Sounds great, right? A swift kick in the pants to politics as usual.

But don't be fooled.

A third-party candidacy is a shiny object, a bright bauble that is superficially appealing. But it's actually the last thing we need.

And by "we" I mean the sensible, still sane portion of the electorate (Democrats and Republicans alike) that wants to ensure above all that Donald Trump or some other truly extremist anti-democracy candidate doesn't become president again.

Some Democrats who had ties to No Labels have realized that the alternative-ticket plan is a bad idea, and have said so publicly in the last few days.

"No Labels is wasting time, energy and money on a bizarre effort that confuses and divides voters, and has one obvious outcome -- re-electing Donald Trump as president," said Rep. Abigail Spanberger, D-Va., last week.

There's nothing wrong with third parties in theory. The two major parties don't have a God-given right to a clear field. If another H. Ross Perot or Eldridge Cleaver or John Anderson or Henry A. Wallace or Strom Thurmond or George Wallace or Ralph Nader thinks they have something to offer, they're within their constitutional rights to try, as all those guys did.

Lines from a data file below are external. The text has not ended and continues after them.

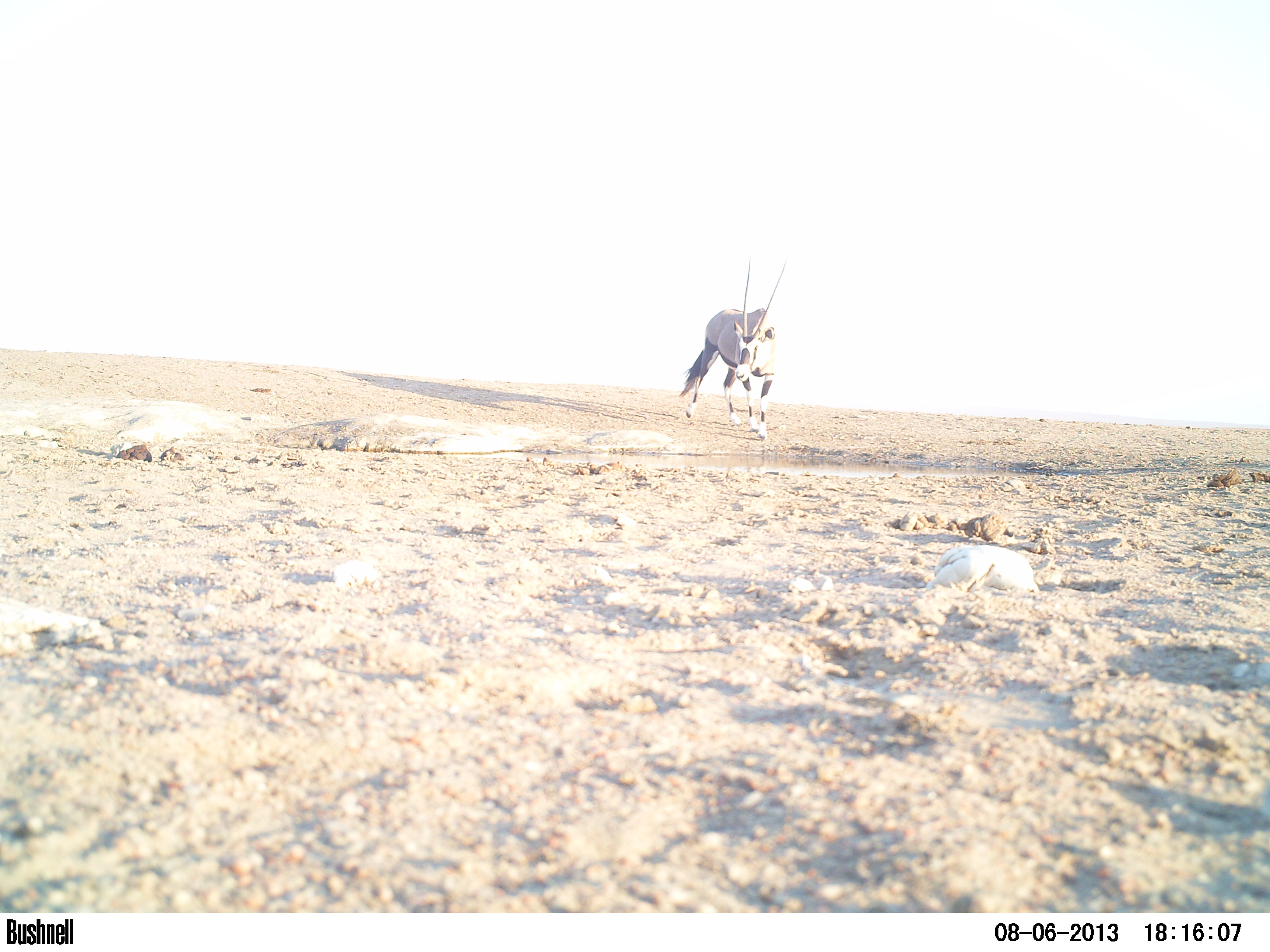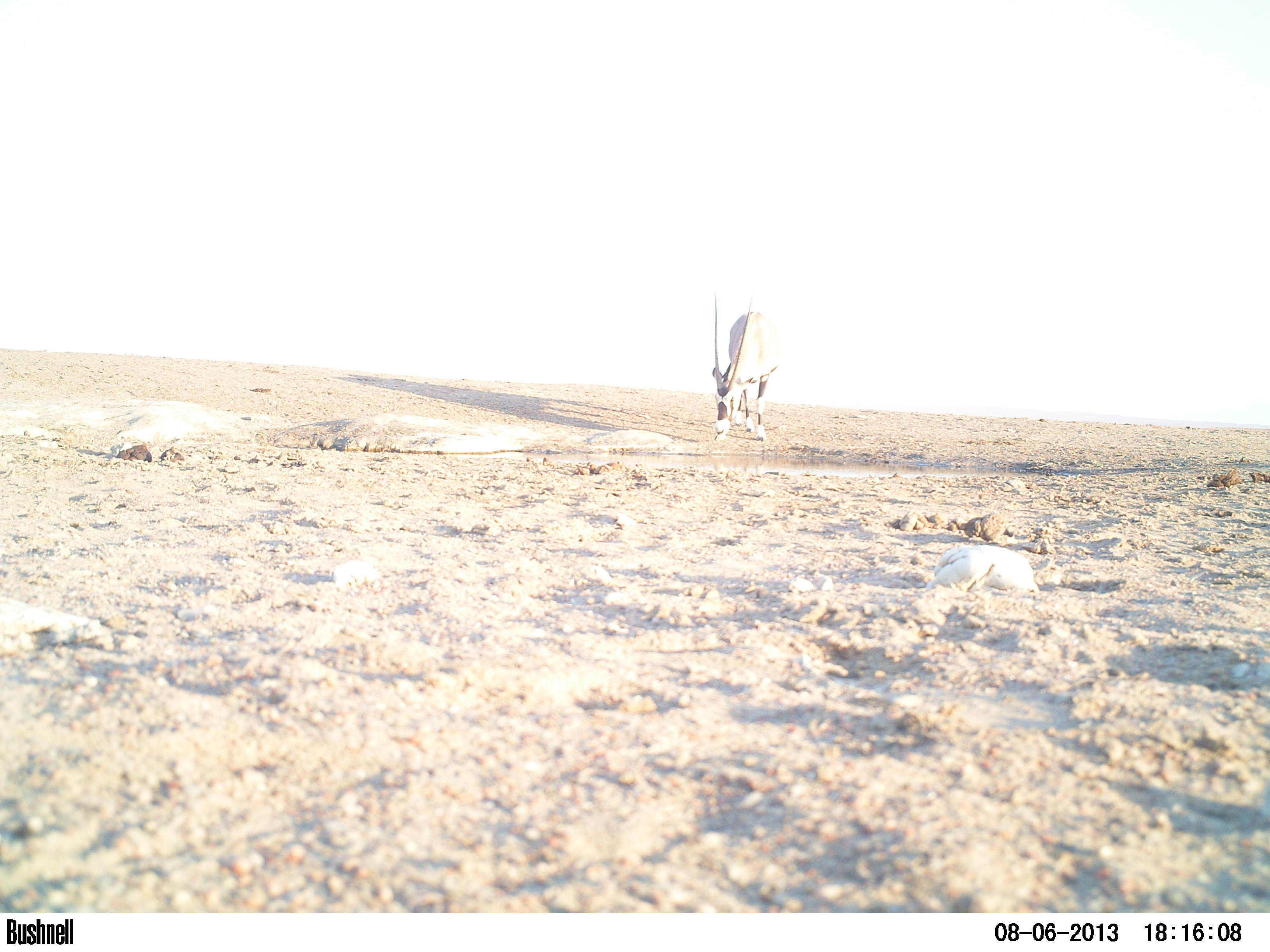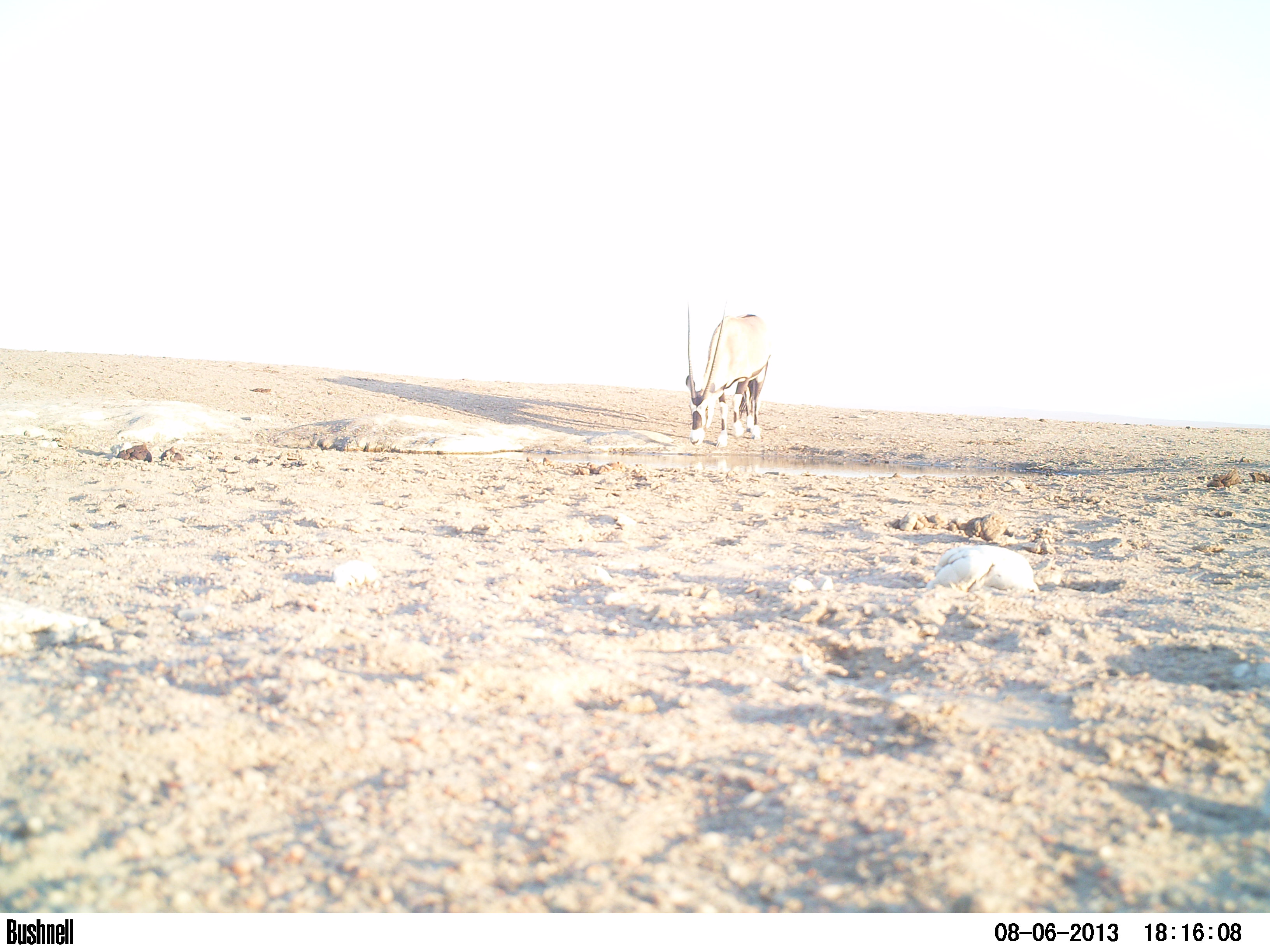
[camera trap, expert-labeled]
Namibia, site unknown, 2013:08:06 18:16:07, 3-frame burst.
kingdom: Animalia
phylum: Chordata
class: Mammalia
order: Artiodactyla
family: Bovidae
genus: Oryx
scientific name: Oryx gazella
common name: gemsbok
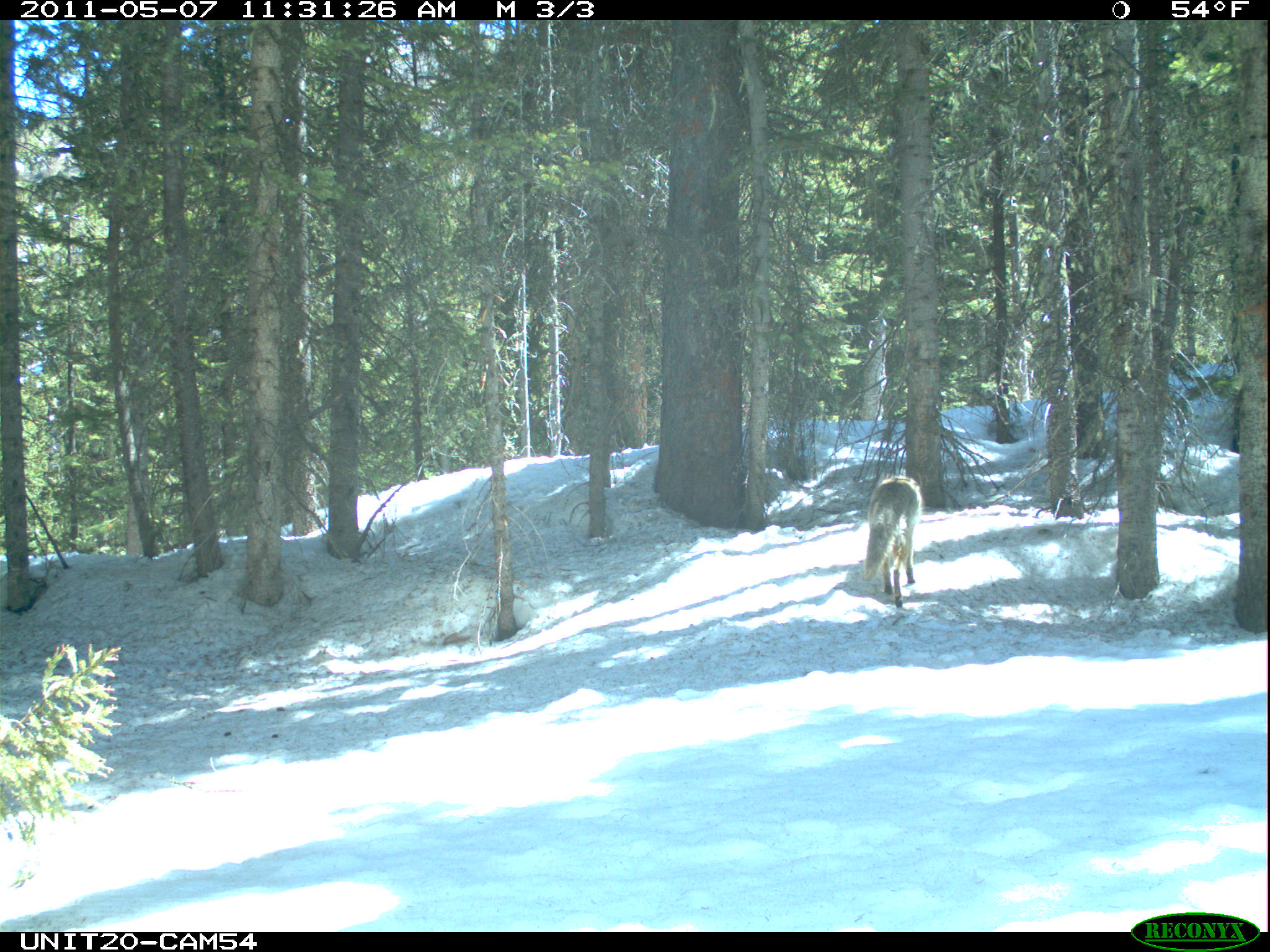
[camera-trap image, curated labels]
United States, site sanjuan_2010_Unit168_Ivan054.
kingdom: Animalia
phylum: Chordata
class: Mammalia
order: Carnivora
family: Canidae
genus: Canis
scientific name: Canis latrans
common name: coyote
Canis latrans (coyote).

And if Americans are unhappy with the major party candidates, they have the right to cast protest votes.

But let's be clear: That's what this would be -- a protest vote. Third-party candidates don't win. They haven't in the past and they won't in 2024.

What they can do is reshape elections if they get enough votes. And in this case there's a good chance they'd reshape it in Trump's favor (or Ron DeSantis' or whoever becomes the Republican candidate).

Voting for a third-party candidate is an OK strategy if you really don't see much difference between the major-party candidates and want to register a protest.

But voters who feel that way about a Trump-Biden race need to face reality. The notion that Biden and Trump are comparable "extremists," one from the left and one from the right, is an outrageous and dangerous untruth.

There can be only one priority in 2024 if Trump is a candidate: making sure the country's fate is not put back into the hands of a man already proved to be reckless, undemocratic, dishonest, self-dealing and supportive of violence.